··· RECORDS PROVIDED

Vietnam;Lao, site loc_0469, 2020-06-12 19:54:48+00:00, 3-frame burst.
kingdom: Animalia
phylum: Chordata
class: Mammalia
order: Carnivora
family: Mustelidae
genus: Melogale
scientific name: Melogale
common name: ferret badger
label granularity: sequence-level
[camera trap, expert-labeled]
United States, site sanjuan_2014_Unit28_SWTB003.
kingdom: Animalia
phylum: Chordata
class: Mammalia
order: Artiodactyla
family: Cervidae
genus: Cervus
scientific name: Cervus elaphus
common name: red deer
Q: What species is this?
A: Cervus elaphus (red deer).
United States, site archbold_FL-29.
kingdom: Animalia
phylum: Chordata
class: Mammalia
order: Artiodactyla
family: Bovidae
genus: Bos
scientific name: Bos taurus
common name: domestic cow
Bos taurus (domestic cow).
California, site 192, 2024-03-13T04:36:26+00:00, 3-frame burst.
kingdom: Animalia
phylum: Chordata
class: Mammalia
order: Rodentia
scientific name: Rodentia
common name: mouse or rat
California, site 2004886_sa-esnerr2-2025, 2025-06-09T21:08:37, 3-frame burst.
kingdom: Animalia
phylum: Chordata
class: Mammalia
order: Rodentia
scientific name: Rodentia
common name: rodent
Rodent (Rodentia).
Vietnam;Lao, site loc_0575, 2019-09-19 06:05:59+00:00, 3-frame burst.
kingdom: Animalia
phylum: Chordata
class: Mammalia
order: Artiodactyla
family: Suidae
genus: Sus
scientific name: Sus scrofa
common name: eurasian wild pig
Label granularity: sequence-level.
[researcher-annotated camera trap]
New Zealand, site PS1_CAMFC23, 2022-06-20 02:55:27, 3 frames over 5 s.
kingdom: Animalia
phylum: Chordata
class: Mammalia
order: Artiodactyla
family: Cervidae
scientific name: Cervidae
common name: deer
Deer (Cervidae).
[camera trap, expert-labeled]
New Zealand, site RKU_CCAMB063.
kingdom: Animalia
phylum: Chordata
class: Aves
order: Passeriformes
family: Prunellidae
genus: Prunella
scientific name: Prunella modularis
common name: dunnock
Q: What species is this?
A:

······

• _EXERCISE PROMPT_
Work through the records line by line, and once you reach the final line, report only how many held "Vietnam".

• _RESPONSE TO THE EXERCISE_
2